Establecer un presupuesto realista es esencial durante la separación matrimonial, ya que representa un cambio significativo en tu vida financiera.
Cambios financieros en el divorcio
Al divorciarte, prepárate para ajustes importantes en tus finanzas. Estudios indican que muchas mujeres experimentan una reducción en su nivel de vida post-divorcio, mientras que los hombres suelen mantener o mejorar el suyo. Incluso con manutención conyugal ordenada, el pago completo no siempre se garantiza, lo que complica la planificación presupuestaria.
Presupuesto para Separación Matrimonial: Calcula tus Ingresos
Si estás separándote o divorciándote, evalúa detenidamente las implicaciones financieras. El primer paso es sumar todos tus ingresos mensuales: salario, inversiones u otras fuentes estables. Sé conservador y excluye ingresos inciertos como pensiones alimenticias o horas extras no garantizadas.
Suma tus Gastos
Una vez calculados los ingresos, detalla tus gastos. Revisa facturas pasadas de servicios, impuestos y tarjetas de crédito para obtener datos precisos. Clasifica en fijos (alquiler, hipoteca, impuestos, servicios públicos) e variables. Los recortes deben enfocarse en los variables.
Sugerencias para Reducir Costos
Si los gastos superan los ingresos, elimina gastos discrecionales como paquetes de cable extras o entretenimiento innecesario. Reduce comidas para llevar preparando almuerzos caseros y lleva tu propio café, liberando fondos cruciales en esta transición.

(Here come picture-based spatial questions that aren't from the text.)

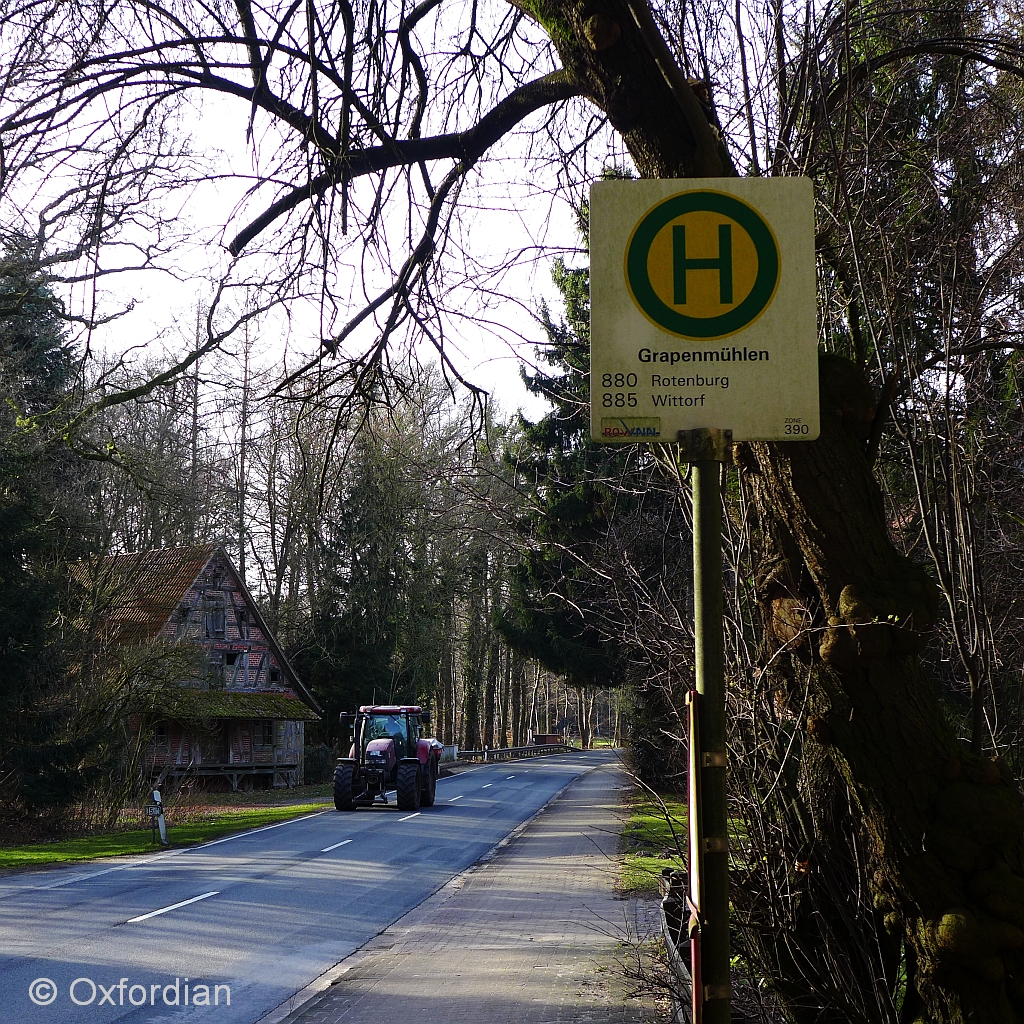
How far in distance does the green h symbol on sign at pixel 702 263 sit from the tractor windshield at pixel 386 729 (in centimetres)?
2768

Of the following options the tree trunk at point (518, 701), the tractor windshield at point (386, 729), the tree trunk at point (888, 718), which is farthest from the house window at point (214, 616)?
the tree trunk at point (888, 718)

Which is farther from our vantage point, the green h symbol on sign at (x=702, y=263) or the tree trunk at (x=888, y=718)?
the tree trunk at (x=888, y=718)

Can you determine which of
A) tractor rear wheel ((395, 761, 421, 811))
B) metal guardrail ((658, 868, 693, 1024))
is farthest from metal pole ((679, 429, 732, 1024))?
tractor rear wheel ((395, 761, 421, 811))

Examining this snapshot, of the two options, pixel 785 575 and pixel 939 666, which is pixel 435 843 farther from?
pixel 785 575

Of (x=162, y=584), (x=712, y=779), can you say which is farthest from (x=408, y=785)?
(x=712, y=779)

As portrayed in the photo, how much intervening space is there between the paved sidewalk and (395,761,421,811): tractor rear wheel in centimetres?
1096

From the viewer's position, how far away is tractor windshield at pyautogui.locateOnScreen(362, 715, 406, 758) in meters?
29.4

Planifica Momentos de Bienestar
Incluso en la separación o divorcio, reserva espacio para cuidarte: camina, toma un baño relajante o busca apoyo social. Opta por cafés con amigos en lugar de cenas caras, o reúnete en casa. El soporte de seres queridos facilita la adaptación.
Terminar un matrimonio tiene consecuencias financieras para ambos. Un presupuesto bien estructurado te permite controlar tus finanzas durante este proceso.